Well, you are basically asking about a bunch of overloads which accept a 
Java array rather than an address/segment. Fine. But MemoryAddress::copy 
as a _primitive_ copy operation between segments (of any kind) seems 
correct to me. You can implement all other copies on top.
>
>>> I'm sure there are reasons it's the way it is but the whole thing is 
>>> just so, well, 'foreign', to anything from either C or Java.
>>
>>> And an even more restricted allocator? Ouch. 
>>
>> Again, you are jumping ahead and misreading what I said. What I was 
>> trying to explain is that there are a number of considerations which 
>> might affect the decision of whether something like 'realloc' really 
>> belongs to the MemorySegment API such as:
>>
>> * which allocator segments ended up being based upon
>> * the fact that, like it or not, not all segments will be able to 
>> support this operation anyway
>> * whether it's important enough to deserve a place in the API anyway 
>> (seems like, e.g. you and Ty disagree on how much important realloc 
>> actually is)
>>
>> Sure, we can pretend all these choices do not exist - but in reality 
>> they do. And again, are you saying "ouch" to having an allocator 
>> which will give you faster performances and better scalability than 
>> malloc, and better integration with the VM ecosystem as a whole? On 
>> what basis? Do you know that real-world projects like e.g. Netty [1] 
>> are building their own allocators anyway as they find malloc/free 
>> (and, by consequence, ByteBufer) to be hugely unfeasible for them?
>>
>
> If malloc is too slow you allocate a bigger segment and dole out 
> addresses from it, the same solution one uses in C.  Having a stack 
> allocator as an option makes some sense - this is both a very common 
> use when calling native functions, and seems to be the main "intended" 
> use-case of allocateNative() - but such an allocator can be trivally 
> implemented atop MemorySegment over malloc.  But having it as the only 
> type is just going to be too restrictive - it certainly wouldn't work 
> for twitter's case.
I don't think there will be "only one type" - as I said, allocation 
strategy is an orthogonal dimension which I'd like to be reified in the 
API at some point. That said, if you open up to multiple allocation 
strategy, it begs the question as to API points such as 
MemorySegment::reallocate make sense (which is where this conversation 
actually started). In other words, what I'm really suggesting here is: 
let's not get too distracted by the fact that 
MemorySegment::allocateNative "happens" to use malloc/free by default 
and, because of that, attach other things to the API which might depend 
on that assumption (which is, IMHO, a dangerous one which will back us 
in a corner).
>
> Things like netty just demonstrate you can't handle every case 
> automatically and applications are free to handle pathalogical cases 
> with novel data structures.  This will always be true.  The issues 
> with direct bytebuffer are well known for some applications and the 
> blog post just demonstrates they can be mitigated even within the 
> current jvm.  From JNI it's trivial to wrap a malloc() memory in a 
> bytebuffer, it's just weird that's the only way presently.  And their 
> example shows it isn't the native allocation that's the main issue 
> anyway as it happens with java memory too.

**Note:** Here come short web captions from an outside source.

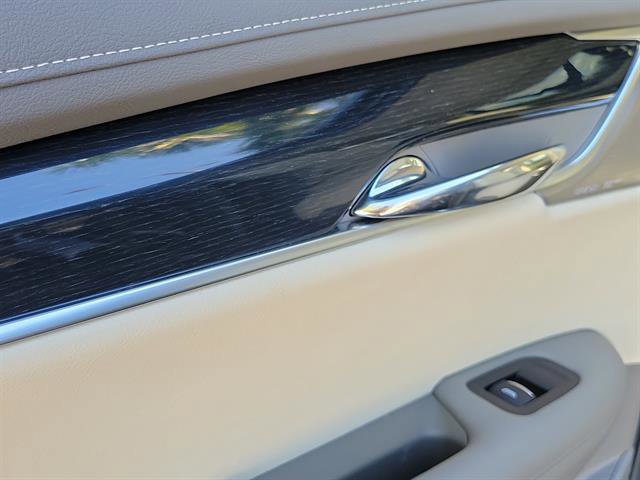 Certified 2025 Cadillac XT6 Premium Luxury w/ Technology Package image 15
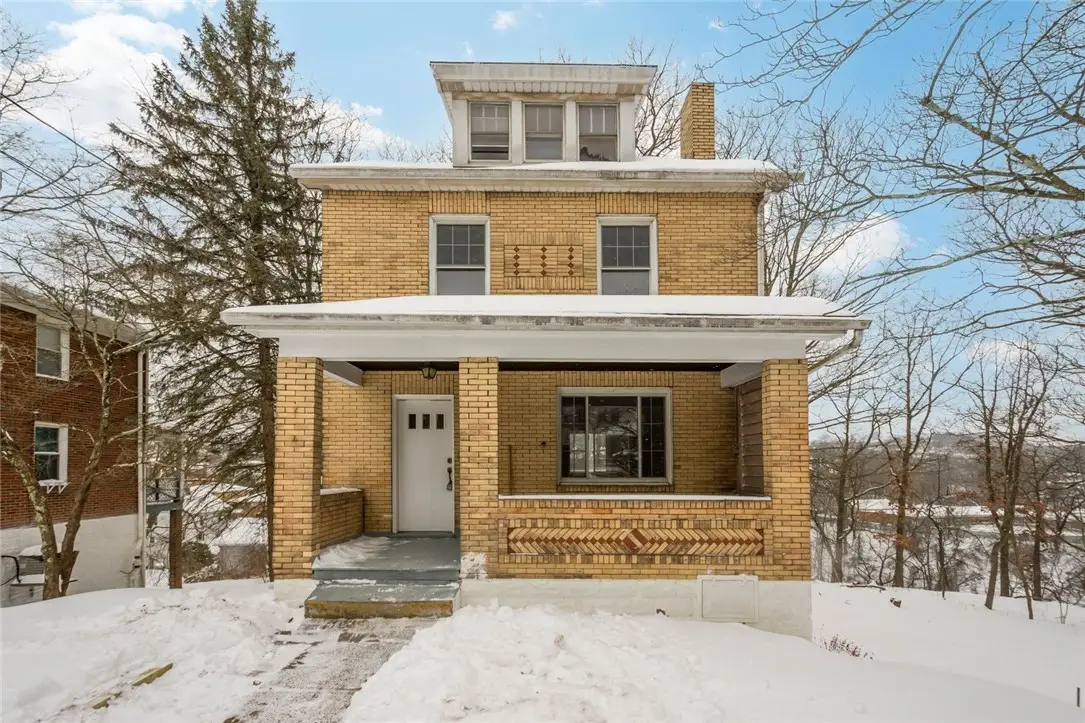 145 Marham Road, Munhall, PA 15120 - Image #1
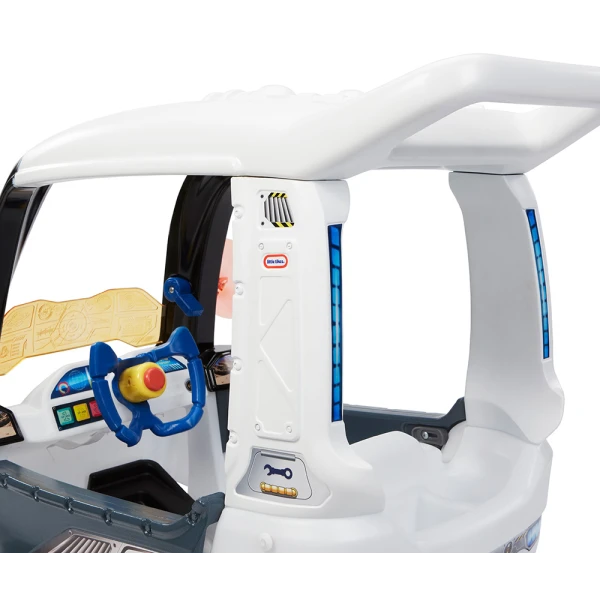 LITTLE TIKES ΔΙΑΣΤΗΜΙΚΟ ROVER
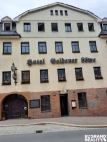 Prodej hotelu, 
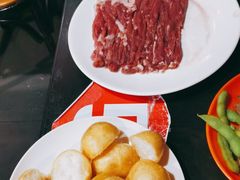 -将台涮肉(酒仙桥店)
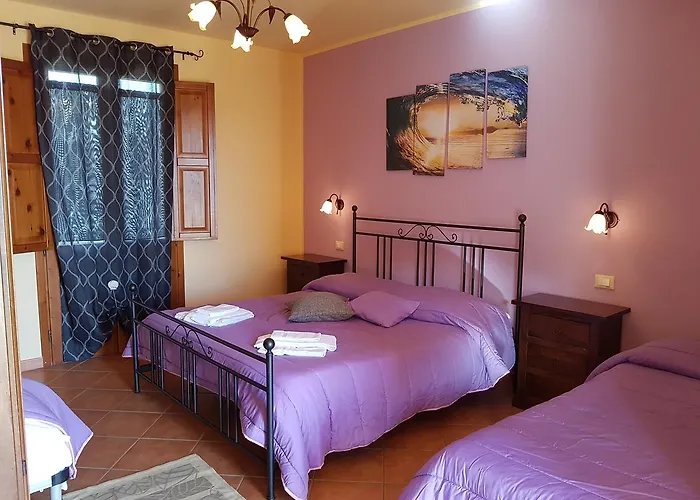 Il Cortile فندق 3*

Yes, they can be mitigated - assuming you are willing to roll on your 
own allocator - which I'm assuming not everybody will be willing/capable 
of doing. My point here is: ok, now we have an API to allocate native 
segments - what is the next thing that people are going to try and do? I 
think writing a slab allocator is a very likely first step. And writing 
a slab allocator _the right way_ is tricky, and doing so in a way that 
truly scale even trickier. Which is why we're looking a bit in this 
direction and see if the JDK could offer some ready-made solution.

Maurizio

>
> One of the (many) cargo cults for java for years has been to avoid 
> old-generation at all costs, but that post just demonstrates you can't 
> rely on the gc in all cases.  Lost of "modern java" like Streams 
> processing also encourages or requires practices that generate more 
> garbage.
>
>